■ What you have to do ■
Answer these questions about the report below on the King of Prussia vaccination site:
1. In whose old parking lot are the structures being built?
2. How many people a day is the site built to handle?
3. Which two vaccines does the company say it can already give?

KING OF PRUSSIA, Pa. - Just outside the King of Prussia Mall, construction is taking place.
The company doing the job is hoping to get COVID-19 vaccines and they hope that if they get approved, they will play a role in helping more people get vaccinated.
"The car-based model is extremely efficient and, frankly, in some cases, a lot safer for the patient. So, I really believe it could be used as the backbone of the nation’s vaccine strategy," said 15 to Know CEO Mike Dershowitz.
The scope of the thing is more apparent from the sky. FOX 29 Drone Team video shows two 30 foot high arcs and other structures in the parking lot of the old Babies R Us at the King of Prussia Mall. 15 to Know CEO Mike Dershowitz knows it’s a calculated gamble to build a car-based vaccination site at the location, but he’s done the calculations.
"We do a lot of testing out of that location and have been already. So, it serves two purposes until the vaccine supply is there and we can really begin operating at up to 3,000 a day, which is what that site is built to handle," Dershowitz explained.
How does he know vaccines will come? He doesn’t, technically. But, the company has been vaccinating people on an insurance-based model already, doses permitting. The idea is to have the best system ready when the vaccine floodgates open just weeks away.
"I think in about a month, as the federal government moves additional doses through the system, the state’s going to have many more options of what vaccines to give to people. And, we’ll be ready. We already are able to give both Moderna and Pfizer, meaning our vaccination sites are ready to handle it," Dershowitz added.

■ Source material ■

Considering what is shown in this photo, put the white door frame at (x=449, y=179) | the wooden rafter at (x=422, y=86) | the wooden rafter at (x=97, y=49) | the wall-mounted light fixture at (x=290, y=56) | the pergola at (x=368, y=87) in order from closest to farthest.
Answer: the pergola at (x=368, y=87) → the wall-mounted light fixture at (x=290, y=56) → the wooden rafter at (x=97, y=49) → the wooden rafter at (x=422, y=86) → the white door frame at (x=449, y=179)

■ Solution for this problem ■
1. The old Babies R Us at the King of Prussia Mall.
2. Up to 3,000.
3. Moderna and Pfizer.